── Extract to read

Both `#[inline(must)]` and `#[inline(required)]` can optionally provide
the user a justification for why the annotated item is enforcing inlining,
such as `#[inline(must("maintain performance characteristics"))]` or
`#[inline(required("uphold security properties"))]`.

Failures to force inline should not occur sporadically, users will only
encounter this lint when they call an annotated item from a location that the
inliner cannot inline into (e.g. a coroutine - a current limitation of the MIR
inliner), or when compiling with incompatible options (e.g. with code coverage -
a current limitation of the MIR inliner/code coverage implementations).

`#[inline(required)]` and `#[inline(must)]` differs from `#[inline(always)]` in
that it emits the lint when inlining does not happen and rustc will guarantee
that no heuristics/optimization fuel considerations are employed to consider
whether to inline the item.

`#[inline(must)]` and `#[inline(required)]` are intended to remain unstable
indefinitely and be used only within the standard library (e.g. on intrinsics).
This is to avoid misuse of the attribute which ultimately harms performance
of Rust programs. As these attributes can be used in the standard library
on the relevant intrinsics which require inlining for performance or security
reasons, they will still be useful despite being indefinitely unstable. These
could be stabilized if there were sufficient motivation for use of these
inlining attributes in user code.

# Reference-level explanation
[reference-level-explanation]: #reference-level-explanation

As LLVM does not provide a mechanism to require inlining, only a mechanism
to provide hints as per the current `#[inline]` attributes, `#[inline(must)]`
and `#[inline(required)]` will be implemented in rustc as part of the MIR
inliner. Small modifications to the MIR inliner will make the MIR pass run
unconditionally (i.e. with `-O0`), while only inlining non-`#[inline(must)]`/
`#[inline(required)]` items under the current conditions and always inlining
`#[inline(must)]`/`#[inline(required)]` items. Any current limitations of the
MIR inliner will also apply to `#[inline(must)]`/`#[inline(required)]` items and
will be cases where the lint is emitted. `#[inline(must)]`/`#[inline(required)]`
will be considered an alias of `#[inline(always)]` after MIR inlining when
performing codegen.

────
── Provided material

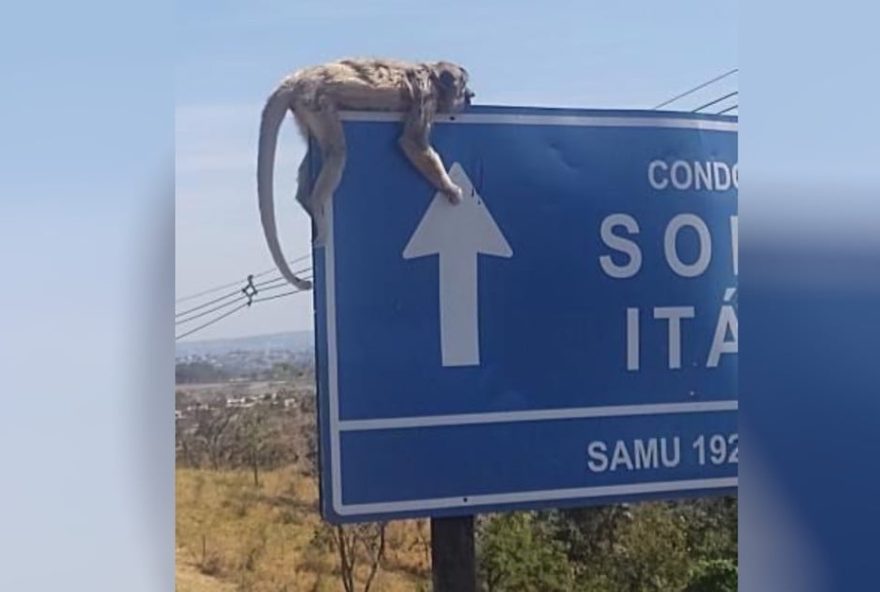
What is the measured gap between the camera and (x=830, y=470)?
66.0 inches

────

§ **Tasks to complete**:
1 > From the inlining-attributes text, print the passage starting at "Failures to force" and ending at "inliner/code coverage implementations).".
2 > Continue the inlining-attributes text from its last sentence.
This material was taken from a source separate from the inlining-attributes text.

§ **Results**:
1 >
Failures to force inline should not occur sporadically, users will only
encounter this lint when they call an annotated item from a location that the
inliner cannot inline into (e.g. a coroutine - a current limitation of the MIR
inliner), or when compiling with incompatible options (e.g. with code coverage -
a current limitation of the MIR inliner/code coverage implementations).

2 >
# Drawbacks
[drawbacks]: #drawbacks

- It may be undesirable for the MIR inliner to be necessary for the correctness
of a Rust program (i.e. for the `#[inline(required)]` case).

# Rationale and alternatives
[rationale-and-alternatives]: #rationale-and-alternatives

- An "intrinsic macro" type of solution could be devised for the "security
properties" use case instead as macros are inherently inlined.
- Given the existence of security features with intrinsics that must be inlined
to guarantee their security properties, not doing this (or something else)
isn't a viable solution unless the project decides these are use cases that the
project does not wish to support.
- Instead of having two attributes and two lints, merge both attributes and lints
and require users use `#[deny(..)]` when calling those intrinsics which must be
inlined to uphold security properties. This RFC prefers to have two lints and
attributes so that the annotation on the intrinsic decides whether it is
error-worthy for it to not be inlined.

# Prior art
[prior-art]: #prior-art

gcc and clang both have partial equivalents (e.g. [clang](https://
clang.llvm.org/docs/AttributeReference.html#always-inline-force-inline))
which ignore their inlining heuristics but still only guarantee that they
will attempt inlining, and do not notify the user if inlining was not possible.

# Unresolved questions
[unresolved-questions]: #unresolved-questions

There aren't any unresolved questions in this RFC currently.

# Future possibilities
[future-possibilities]: #future-possibilities

This feature is fairly self-contained and doesn't lend itself to having future expansion.